Graphic models are part of the efforts of modern information technology to enable reasoning under uncertainty. Prominent fields of application are robotics, bioinformatics, artificial intelligence and machine learning. For example, they are used in the evaluation of medical data, the analysis of gene expression data and the tracking of movements. Subject of the lecture are fundamental questions and techniques of graphic models, such as: Representation of probability distributions by means of graphic models, difference between directed and undirected graphic models, representation theorem, naive Bayes, logistic regression, explaining away, local Markov assumption, factorizations, independence from random variables . D separation, P maps, I maps. Algorithms for inferring under uncertainty: Enumeration, Variable Elimination, Perfect Elimination Orders, Moralizations, Triangulations, Junction Tree, (Loopy) Belief Propagation, Linear Programming, Sampling, Variational Inference. Complexity analysis of the inference and its characterization by means of the tree width. Process for learning the parameters of a graphic model from data: counting, gradient descent process, expectation maximization, Bayesian learning. Structure learning using Structured EM and Hill Climbing. Models for distributions that change over time (Hidden Markov Models, Dynamic Bayesian Networks) and for relational domains.

Competencies:

The aim of the module is to provide students with sufficient competence that enables them to actively design solutions to problems of probability modeling that arise every day using graphic models. In detail: Understanding of what graphic models are, knowledge of the basic and advanced methods for reasoning under uncertainty, knowledge of the basic and advanced machine learning methods for learning the parameters as well as the structure of graphic models from data, understanding of the interlinking of graphic models Models, knowledge representation and knowledge discovery.
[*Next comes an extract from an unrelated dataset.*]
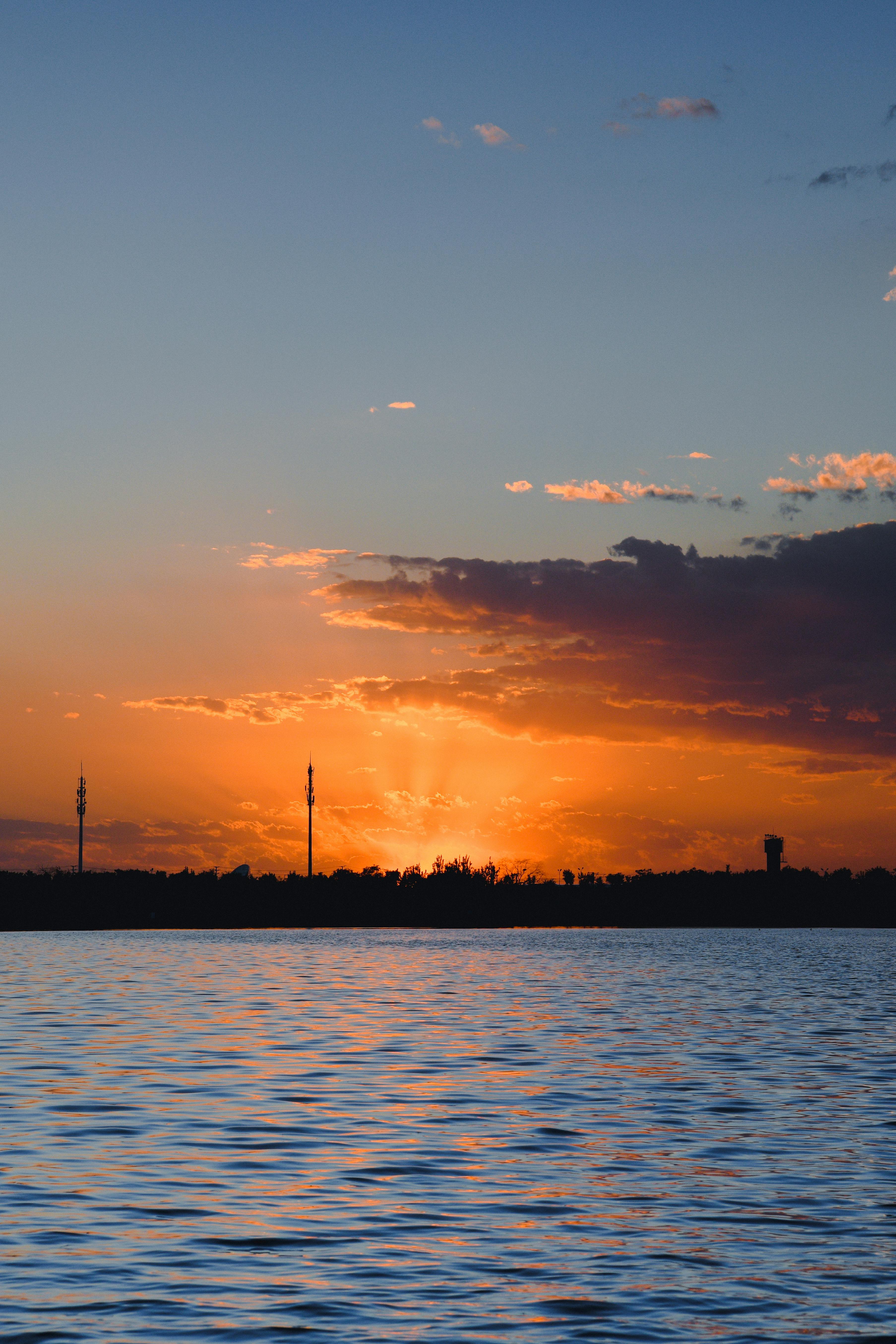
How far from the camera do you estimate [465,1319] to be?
14.9 metres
In particular, through a fundamental understanding of the principles of graphic models, students should be able to assess their possibilities and limits in certain fields of application.

Literature:

Probabilistic Graphical Models: Principles and Techniques (Adaptive Computation and Machine Learning series) (2009) Daphne Koller, Nir Friedman

Slides & exercises:

Slides of the lecture:
Exercises for the lecture:
  • Bayes' Rule warmup
  • Conditional Probability, Conditional Independence, Bayesian Networks
  • Conditional Probability, Conditional Independence, Bayesian Networks 2
  • Conditional Independence, Bayesian Networks, D-Separation
  • Factors, MPE, Variable Elimination
  • Marginalization, Independence, Clique Tree
  • Variable elimination in Clique Trees, MLE, EM
  • Structure learning on Bayesian Networks
  • Applications of Bayesian Networks
Resources for the project
There is no meeting on 01/20/2015, come to OH14-336 or send an email if you have any questions regarding the project.